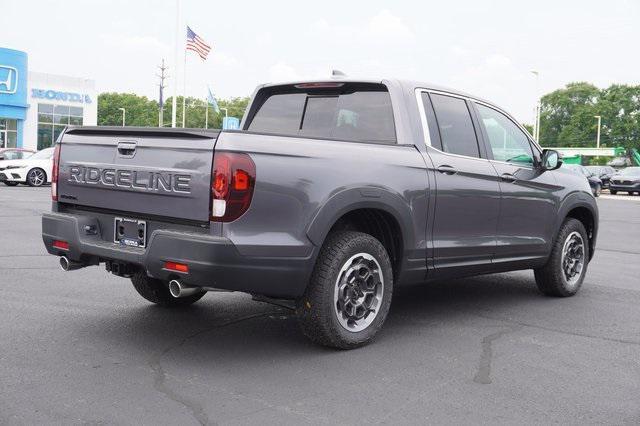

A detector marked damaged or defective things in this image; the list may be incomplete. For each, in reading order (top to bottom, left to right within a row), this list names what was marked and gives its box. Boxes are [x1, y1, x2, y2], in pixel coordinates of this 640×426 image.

pavement crack [150, 310, 282, 426]
pavement crack [472, 324, 524, 384]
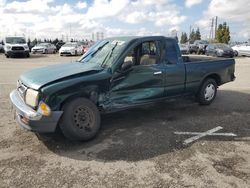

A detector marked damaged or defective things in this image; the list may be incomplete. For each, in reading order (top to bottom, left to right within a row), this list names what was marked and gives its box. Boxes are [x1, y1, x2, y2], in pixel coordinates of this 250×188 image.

crumpled hood [20, 62, 103, 90]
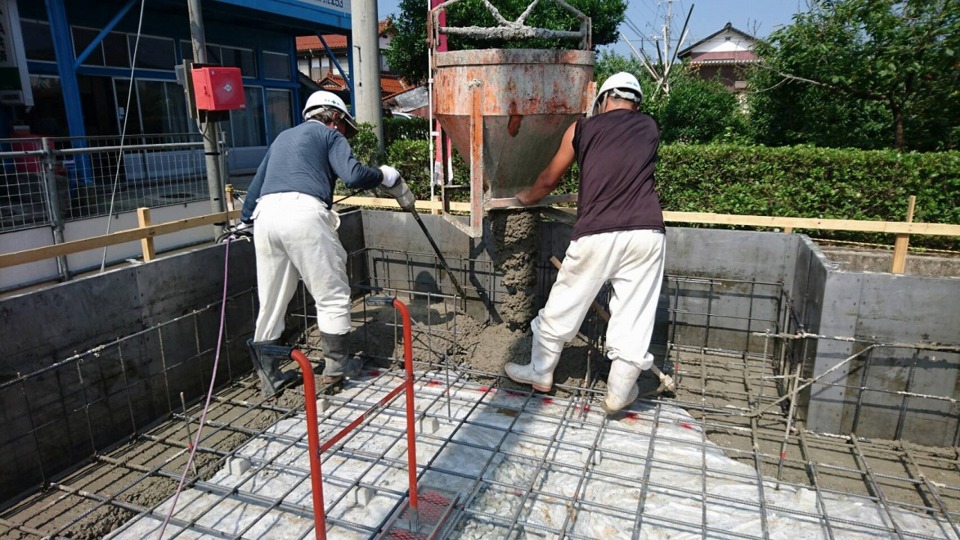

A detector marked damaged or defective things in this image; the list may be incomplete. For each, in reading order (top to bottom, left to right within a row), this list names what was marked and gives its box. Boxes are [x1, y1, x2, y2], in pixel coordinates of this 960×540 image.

rusty metal bucket [434, 49, 592, 235]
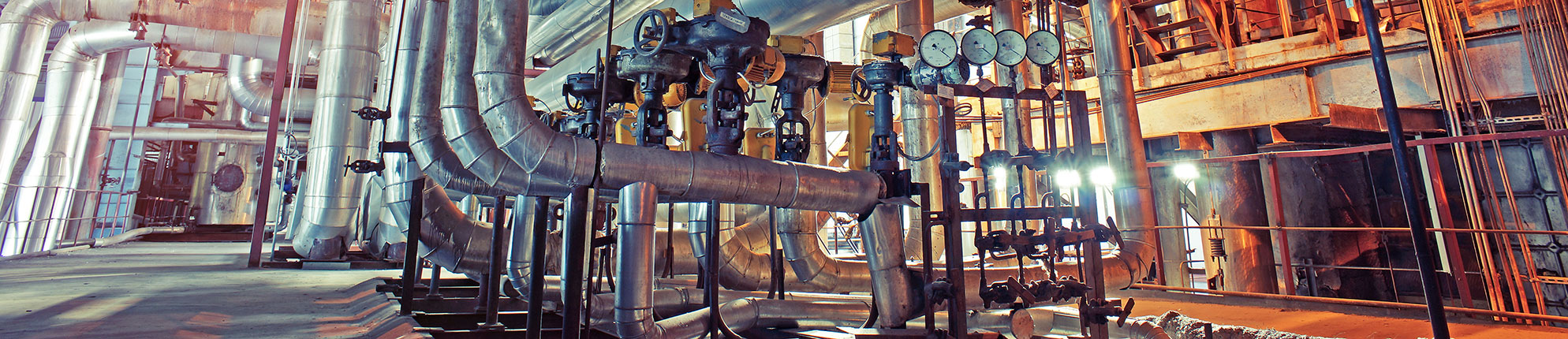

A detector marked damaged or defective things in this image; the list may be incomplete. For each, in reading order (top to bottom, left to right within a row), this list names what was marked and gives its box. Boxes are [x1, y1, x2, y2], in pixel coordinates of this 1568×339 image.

rusty structural beam [248, 0, 306, 268]
rusty structural beam [1211, 130, 1275, 293]
rusty structural beam [1357, 0, 1445, 334]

======

Recast every line of the items above as a single numbered list, skipping blank lines and leaving out the pictures.

**Reply:**
1. A detector marked damaged or defective things in this image; the list may be incomplete. For each, in reading order (top to bottom, left to right within a row), this list names what was marked and gives its box. Boxes are [x1, y1, x2, y2], in pixel coordinates of this 640×426 image.
2. pavement crack [150, 310, 282, 426]
3. pavement crack [472, 324, 524, 384]
4. A detector marked damaged or defective things in this image; the list may be incomplete. For each, in reading order (top to bottom, left to right within a row), this list names what was marked and gives its box. Boxes are [x1, y1, x2, y2], in pixel coordinates of this 250×188 image.
5. crumpled hood [20, 62, 103, 90]
6. A detector marked damaged or defective things in this image; the list may be incomplete. For each, in reading order (top to bottom, left to right within a row), this list names what was marked and gives its box. Boxes are [x1, y1, x2, y2], in pixel coordinates of this 960×540 image.
7. rusty metal bucket [434, 49, 592, 235]
8. A detector marked damaged or defective things in this image; the list may be incomplete. For each, in reading order (top to bottom, left to right within a row), this list names what was marked and gives its box. Boxes are [x1, y1, x2, y2], in pixel coordinates of this 1568×339 image.
9. rusty structural beam [248, 0, 306, 268]
10. rusty structural beam [1211, 130, 1275, 293]
11. rusty structural beam [1357, 0, 1445, 334]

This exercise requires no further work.